[Stored data entries]

____________

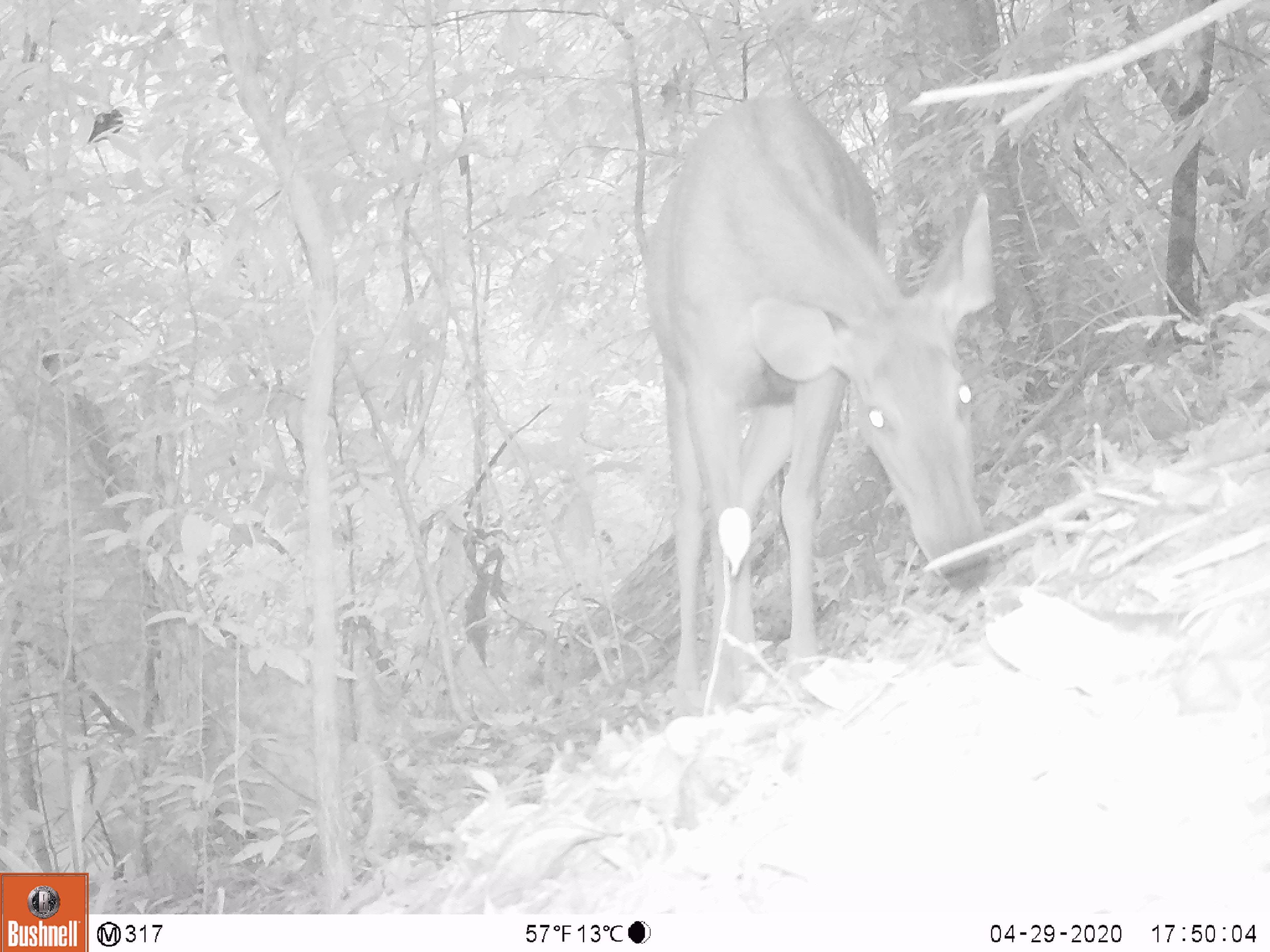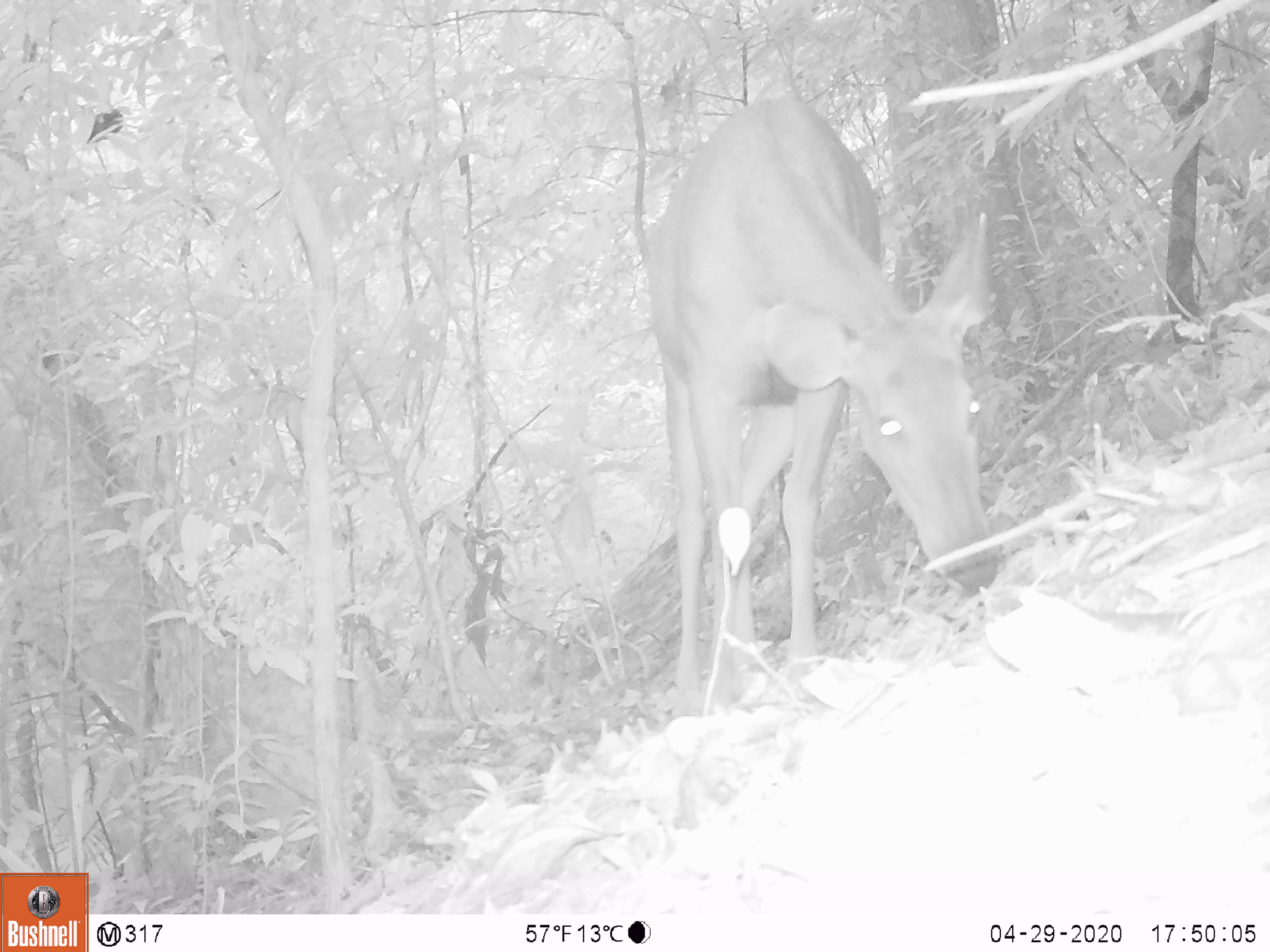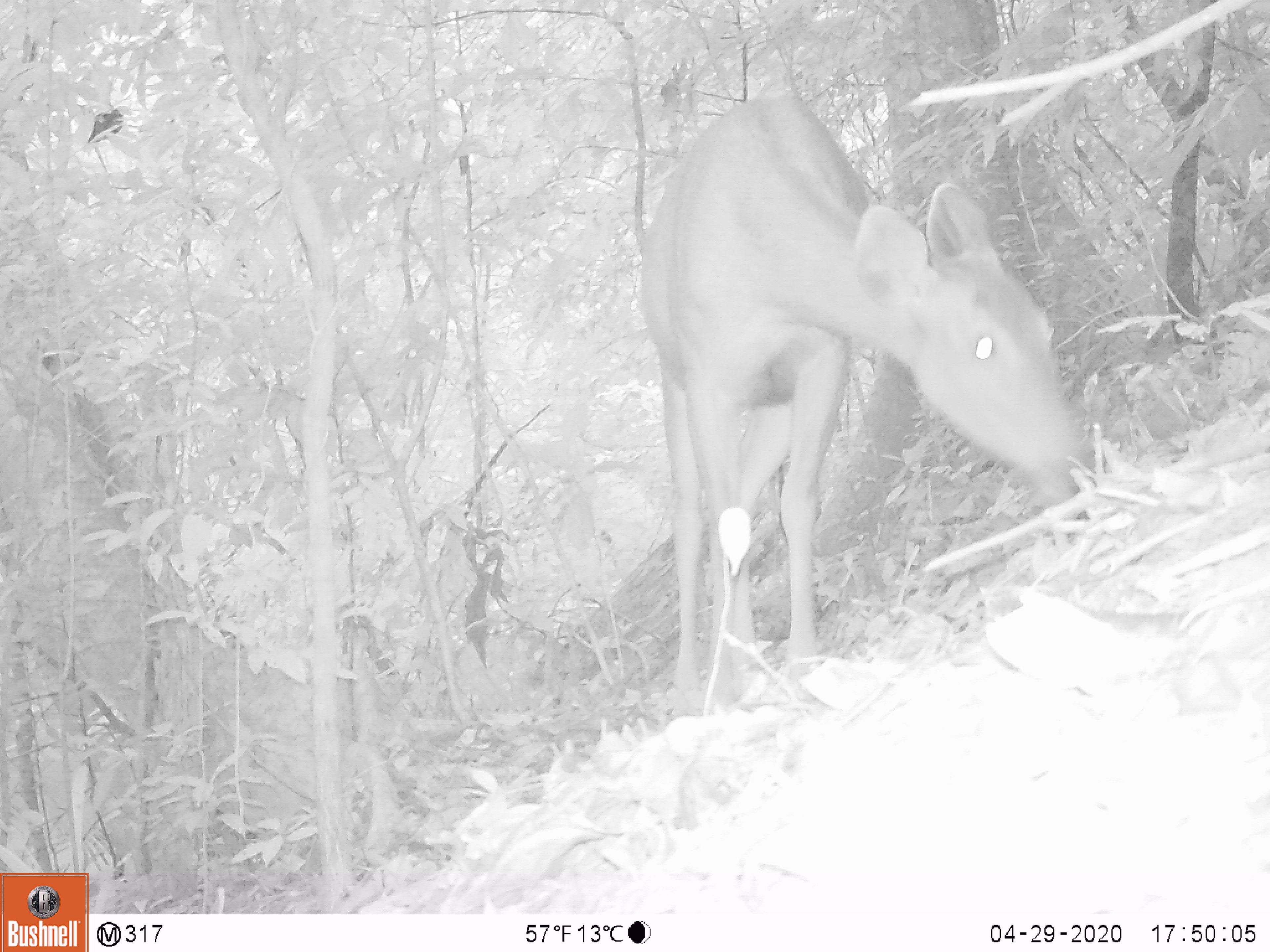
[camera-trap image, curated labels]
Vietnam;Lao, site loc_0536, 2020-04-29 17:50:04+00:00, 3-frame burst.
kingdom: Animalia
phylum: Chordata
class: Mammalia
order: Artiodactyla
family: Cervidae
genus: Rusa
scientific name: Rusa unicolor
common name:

____________

The answer should be nothing more than the lines from the one with "kingdom: Animalia" through the end of the entries, restated word for word.

kingdom: Animalia
phylum: Chordata
class: Mammalia
order: Artiodactyla
family: Cervidae
genus: Rusa
scientific name: Rusa unicolor
common name:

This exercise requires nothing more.